Je me cogne à la foule. Je ne suis plus qu'une plaie ouverte, une douleur lancinante. Mon corps entier se résume au feu de mes entrailles. Les plaies dans ma chair comme une trouée vers les cieux. Perdue dans la douleur, perclue de douleur, abandonnée de vos errances, j'accepte vos frustrations d'anges déchus. Vos déceptions d'hommes castrés. Vos manquements et votre lâcheté. Vos actes manqués. Vos peurs et vos pleurs. Ma peine n'est que le reflet de vos espoirs flétris. Et vos braillements, que je ne sais plus, que je ne sais pas.
Mais si! J'ai su. J'ai su vos yeux lourds d'inachevés, j'ai vu vos mornes abdications, j'ai bu vos ineffables aspirations. Ma pénitence.
Je me heurte à la foule. Froide des urines de sa vie fanée. Puante aussi. Je suis vivant, c'est mon seul péché. Debout devant vos âmes ternes. J'assume vos désirs inexprimés. Je nais dans vos envies éteintes. Je porte le poids de vos maux quand vous courbez sous les fouets de la culpabilité. Et votre jalousie est mon chemin de croix. Les carcasses de vos rêves pavent ma route. Ne croyez pas que je les piétine! Au contraire, j'en savoure chaque contour. Je les enveloppe. Ils m'élèvent. J'envisage vos visages, je dévisage vos paniques et m'en voile la face. Je m'emmitoufle de vos fades personnalités. Et ce reflet vous dégoûte. C'est vous que vous crucifiez sur les murs de l'incompréhension. C'est vous que vous vomissez.

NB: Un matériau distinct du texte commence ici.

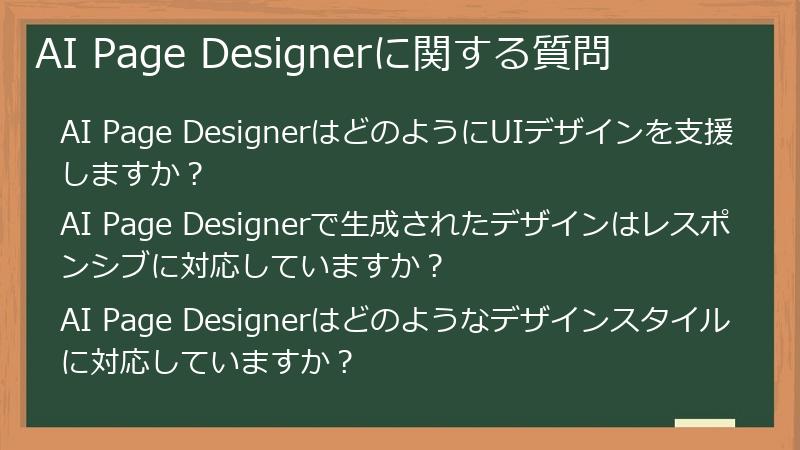 AI Page Designerに関する質問

AI Page DesignerはどのようにUIデザインを支援しますか？

AI Page Designerで生成されたデザインはレスポンシブに対応していますか？

AI Page Designerはどのようなデザインスタイルに対応していますか？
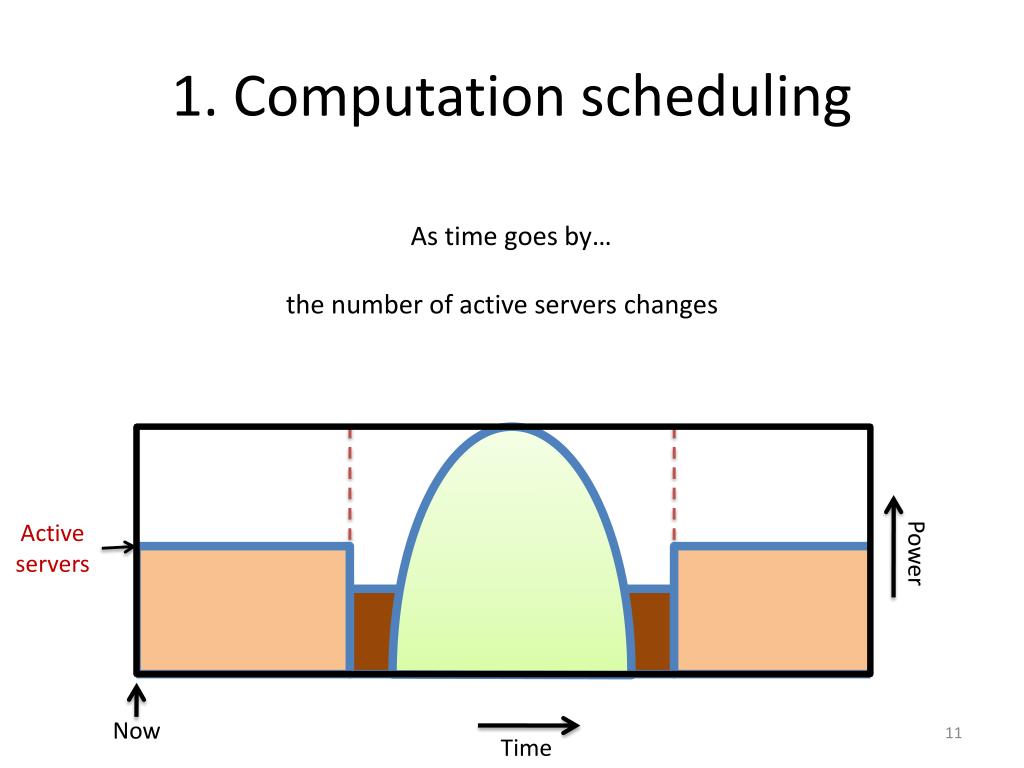 1. Computation scheduling

As time goes by…

the number of active servers changes

Active servers

Power

Now

Time

11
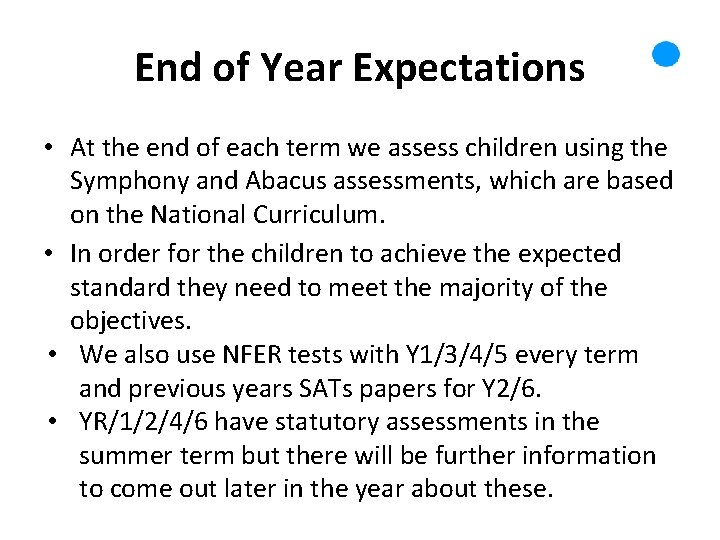 End of Year Expectations

• At the end of each term we assess children using the Symphony and Abacus assessments, which are based on the National Curriculum.

• In order for the children to achieve the expected standard they need to meet the majority of the objectives.

• We also use NFER tests with Y1/3/4/5 every term and previous years SATs papers for Y2/6.

• YR/1/2/4/6 have statutory assessments in the summer term but there will be further information to come out later in the year about these.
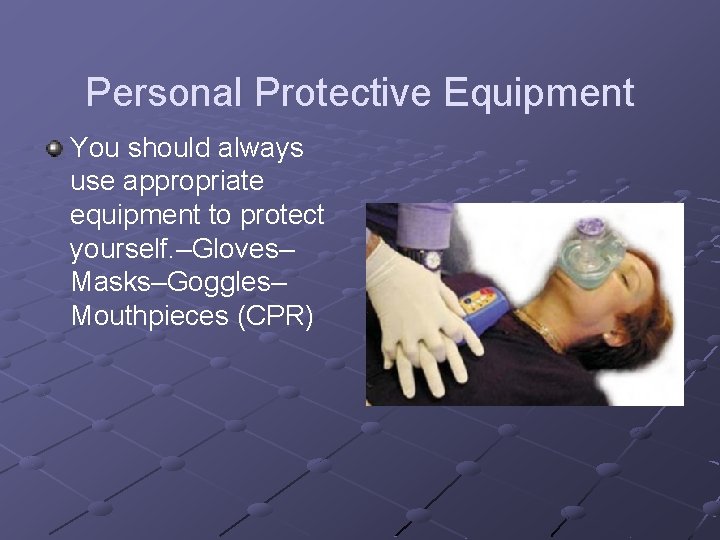 Personal Protective Equipment

You should always use appropriate equipment to protect yourself.–Gloves–Masks–Goggles–Mouthpieces (CPR)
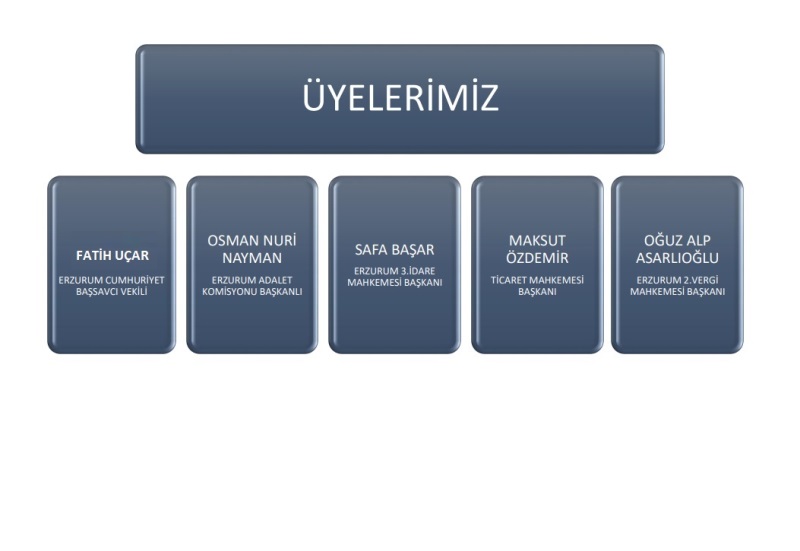 ÜYELERİMİZ

FATİH UÇAR
ERZURUM CUMHURİYET BAŞSAVCI VEKİLİ

OSMAN NURİ NAYMAN
ERZURUM ADALET KOMİSYONU BAŞKANLI

SAFA BAŞAR
ERZURUM 3.İDARE MAHKEMESİ BAŞKANI

MAKSUT ÖZDEMİR
TİCARET MAHKEMESİ BAŞKANI

OĞUZ ALP ASARLIOĞLU
ERZURUM 2.VERGİ MAHKEMESİ BAŞKANI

La masse m'efface. Aveugles griffant le vide pour tenter de s'en recouvrir. Pantins! Les quelques mats de laine que vos pleurs ont tissés sont maintenant debout sur la plaine, près à recueillir mes bouts de chair. Qu'est-ce que ca fait d'empaler une plaie? J'ai le flanc qui lance. Et vos yeux aux milles facettes viennent butiner mes entrailles pour se repaître de ma substance. Croyez vous ainsi assimiler ma sagesse? Vos clameurs de païens cannibales lapident mon foie. Implorez tant que vous le pouvez, ma vie ne tient pas à ces fils de viande. Qu'importe votre croyance, je ne vous renvoie que vos propres échecs, vos défaites et vos malheurs. Vous faites de moi votre martyr pour exorciser l'insuffisance de vos esprits amputés et de vos soifs baillonées, pour pallier vos manquements d'âmes mutilées. Sacrifiée sur l'autel de vos vies(de) ratées, sanctifiée par votre médiocrité.